I didn't mean it as an all or nothing in terms of trade. Globalization has made countries reliant on each other and during this time of crisis where countries are locking themselves down and are consequently on their own for the most part, it begins to show that said reliance was maybe not such a good idea as it seemed. Producing meds and other things in China etc. may be cheaper, but it also makes the supply chains much more vulnerable.
Finding a happy medium between globalization and local production would not only provide more stability during times of extraordinary circumstances, but also create more jobs on a permanent basis. The corona crisis is something that gets more people to think about if the cheapest option is always the best, so the governing political parties are actually granted an opportunity to make changes without having to fear to lose votes in the next election.
Here's some irony. I think you just expressed the closest thing Donald Trump has to a consistent political and economic philosophy.
I suppose you consider it irony because you assume that I have to be 100% against everything Donald Trump does.

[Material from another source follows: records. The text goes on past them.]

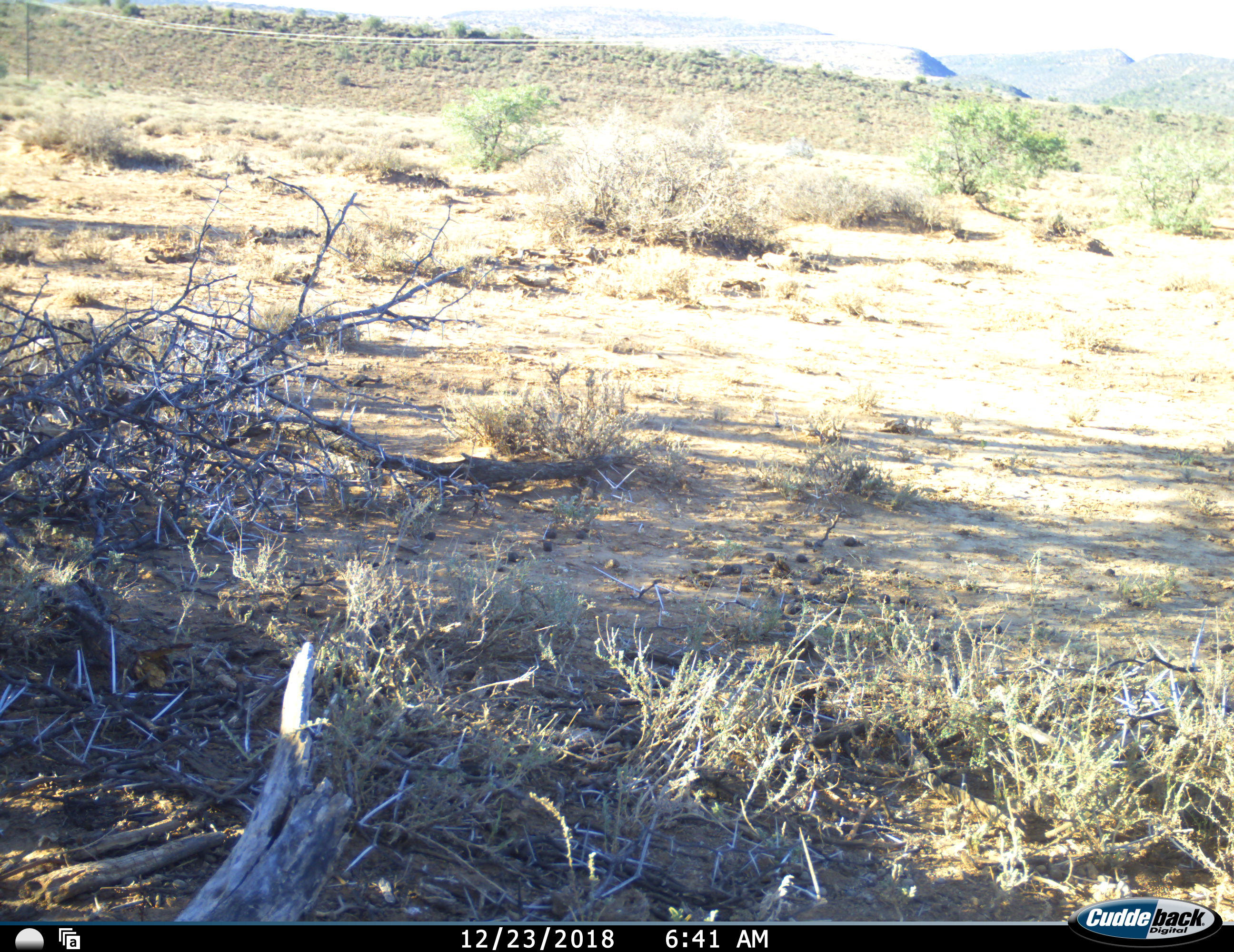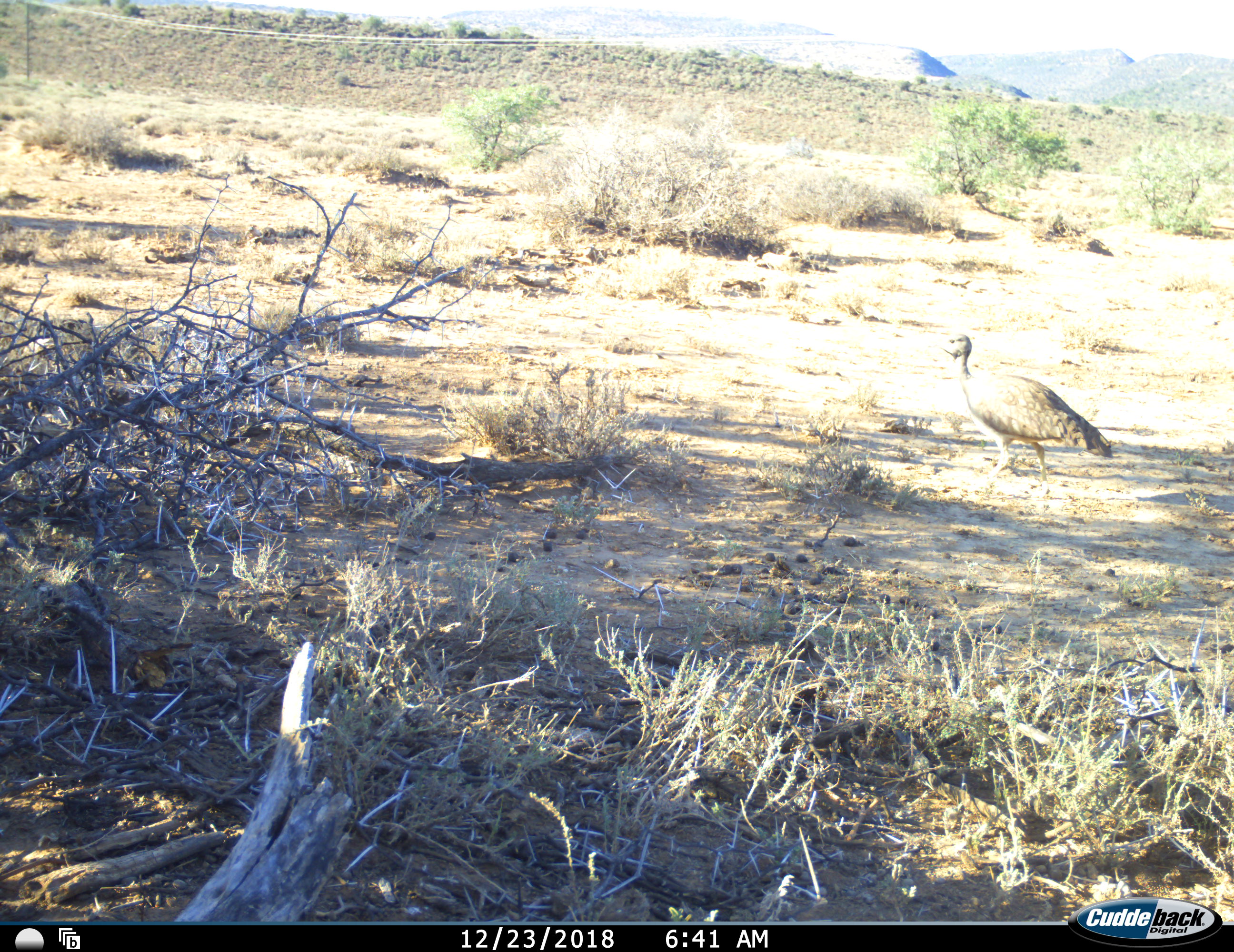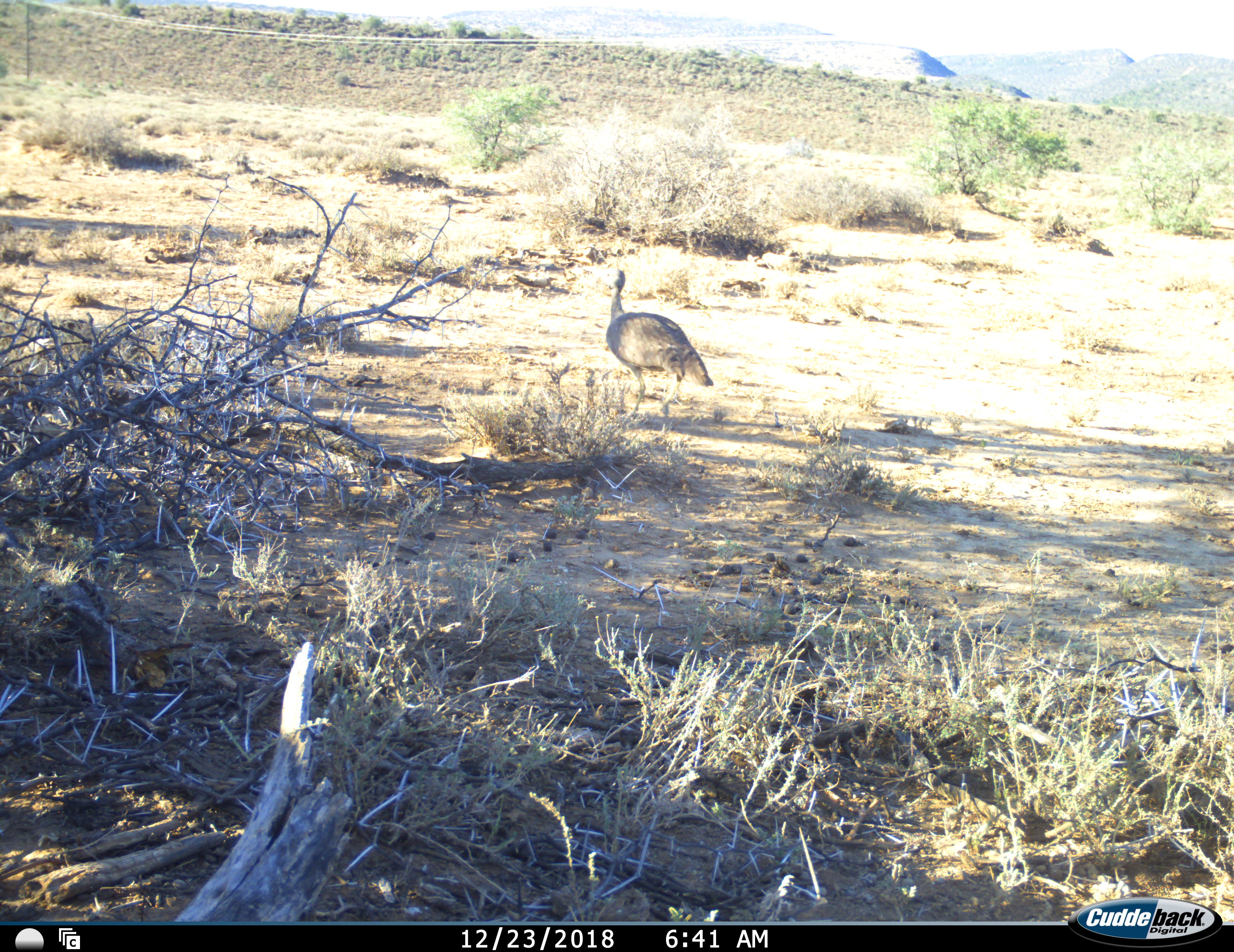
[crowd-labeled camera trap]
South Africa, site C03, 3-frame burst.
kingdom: Animalia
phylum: Chordata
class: Aves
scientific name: Aves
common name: bird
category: birdother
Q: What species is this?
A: Birdother (bird) (Aves).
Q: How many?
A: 1.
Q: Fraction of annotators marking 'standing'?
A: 0%.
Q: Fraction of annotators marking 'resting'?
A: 0%.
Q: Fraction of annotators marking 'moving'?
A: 100%.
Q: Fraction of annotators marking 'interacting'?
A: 0%.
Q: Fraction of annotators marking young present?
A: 0%.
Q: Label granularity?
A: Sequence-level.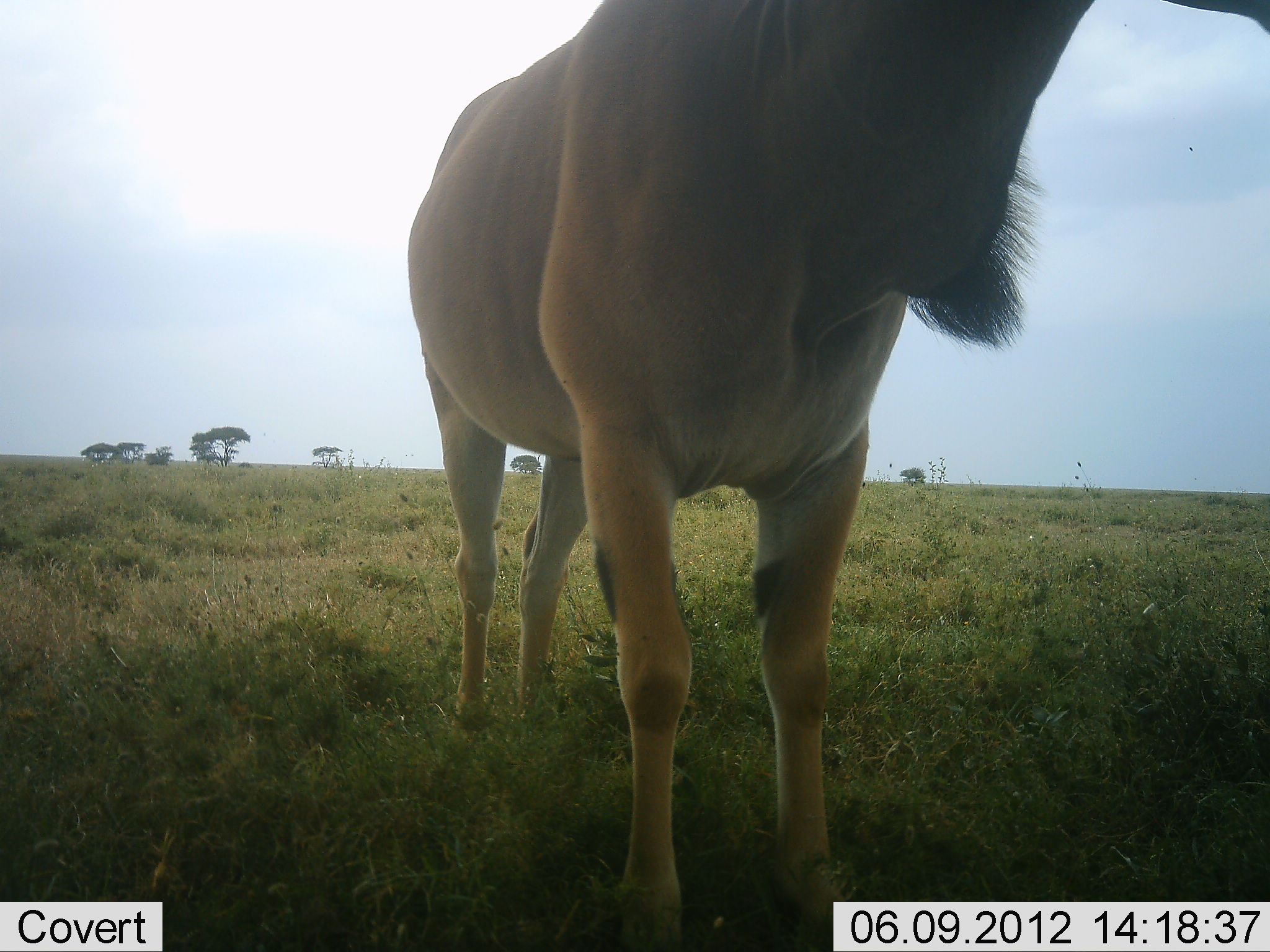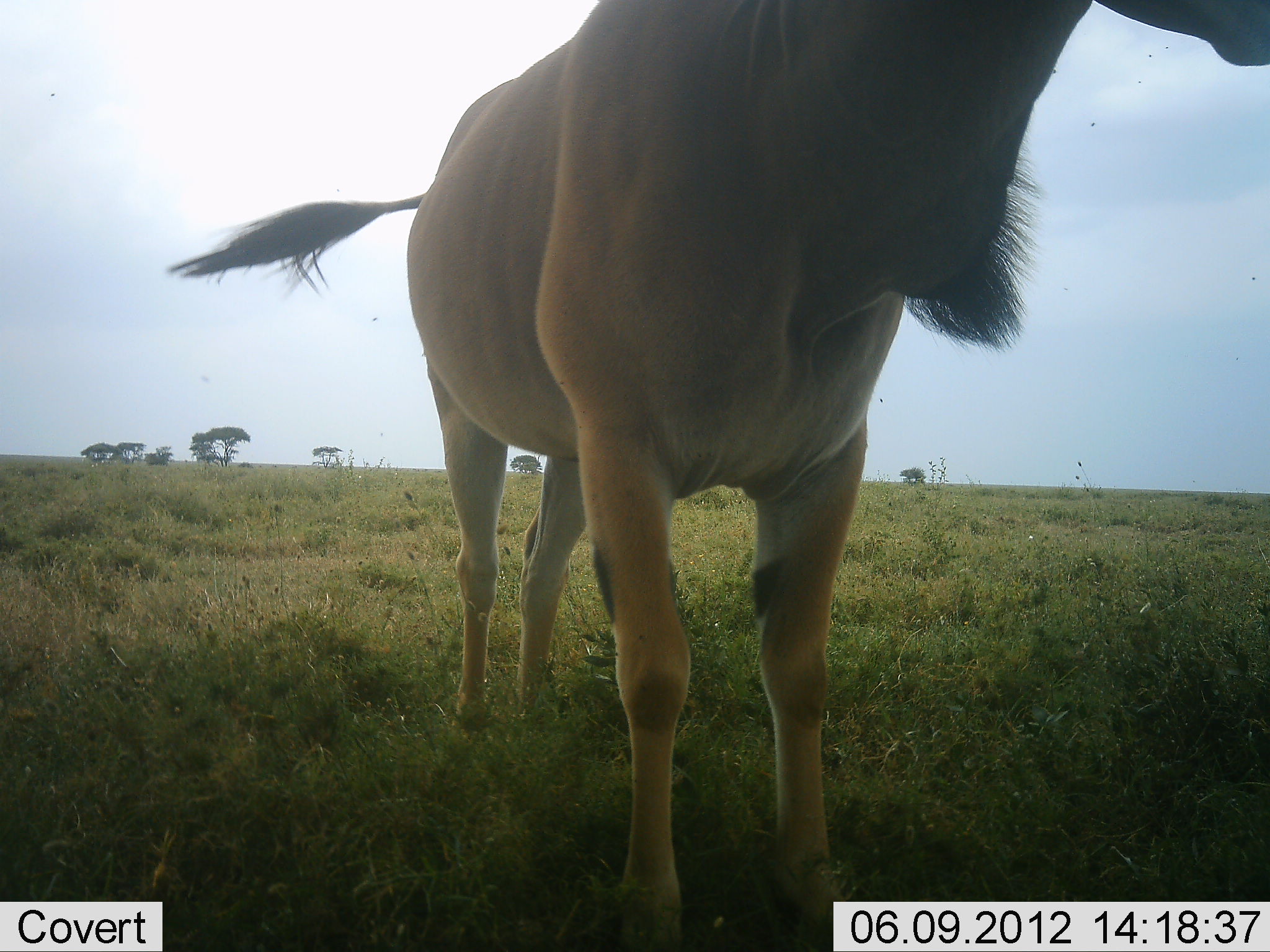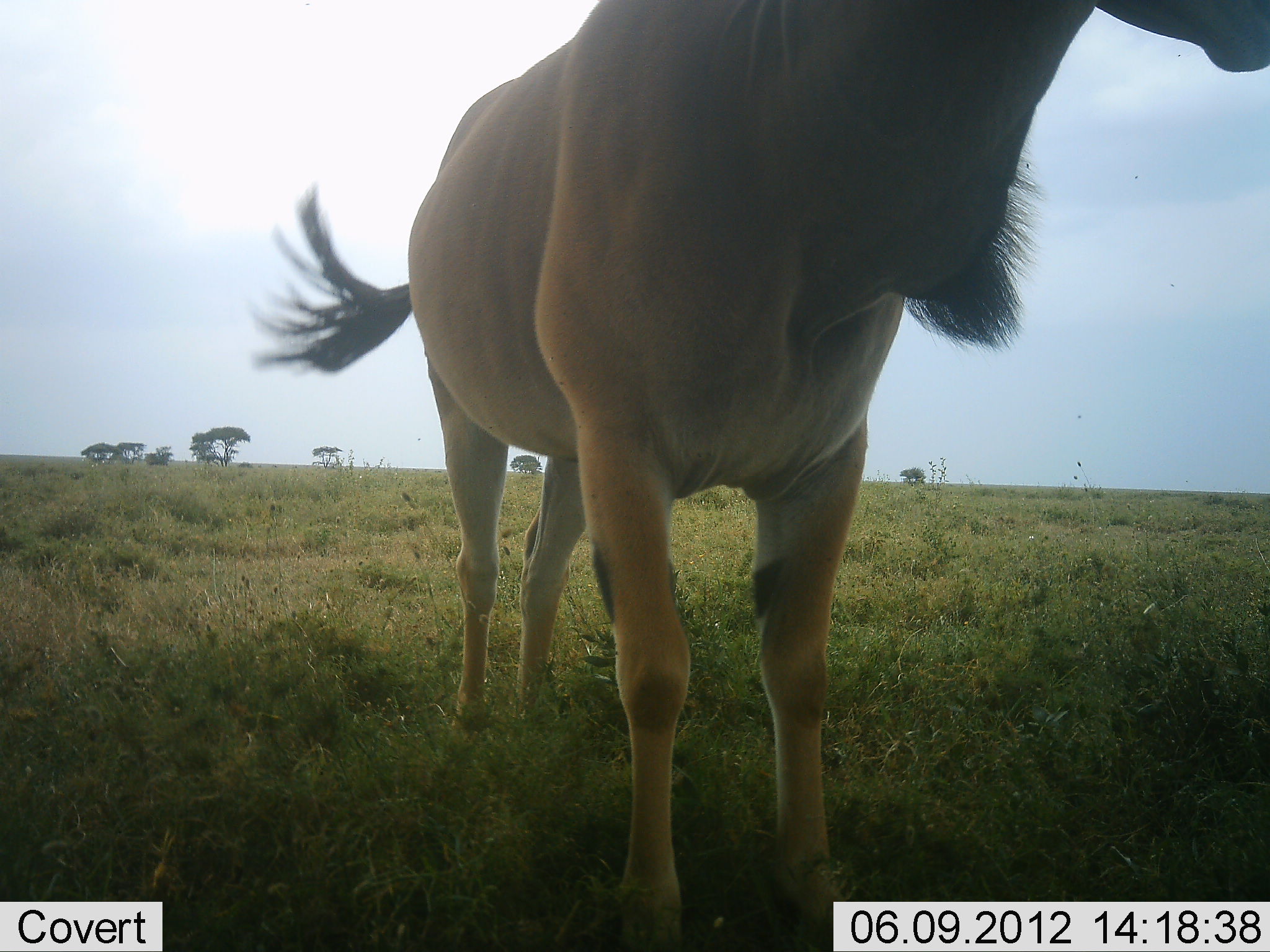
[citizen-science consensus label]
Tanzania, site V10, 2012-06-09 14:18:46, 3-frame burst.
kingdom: Animalia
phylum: Chordata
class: Mammalia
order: Artiodactyla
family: Bovidae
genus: Tragelaphus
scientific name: Tragelaphus oryx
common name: eland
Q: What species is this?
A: Eland (Tragelaphus oryx).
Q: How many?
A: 1.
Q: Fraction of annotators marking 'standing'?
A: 100%.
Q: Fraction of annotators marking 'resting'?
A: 0%.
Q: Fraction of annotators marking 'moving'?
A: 0%.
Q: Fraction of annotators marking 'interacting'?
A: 0%.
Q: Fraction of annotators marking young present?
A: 0%.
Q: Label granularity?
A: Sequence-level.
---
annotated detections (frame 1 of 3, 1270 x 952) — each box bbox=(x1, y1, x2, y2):
animal: bbox=(396, 0, 1270, 952)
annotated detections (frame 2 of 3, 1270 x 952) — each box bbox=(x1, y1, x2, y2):
animal: bbox=(163, 0, 1270, 952)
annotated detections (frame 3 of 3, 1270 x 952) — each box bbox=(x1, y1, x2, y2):
animal: bbox=(248, 0, 1270, 952)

The idea to keep money circulating in the country that it's spent in is good, but there are different ways to go about it. Trump engaging in trade wars with multiple trading blocks at once was definitely not the right path because it sent down the stock market and created a lot of uncertainty. A continuous strategy of raising tariffs by a small percentage every year over the course of a decade to allow companies to prepare for a changing marketplace would be a lot more sensible than dropping the hammer of an immediate 25% raise to show off without having a real long term strategy.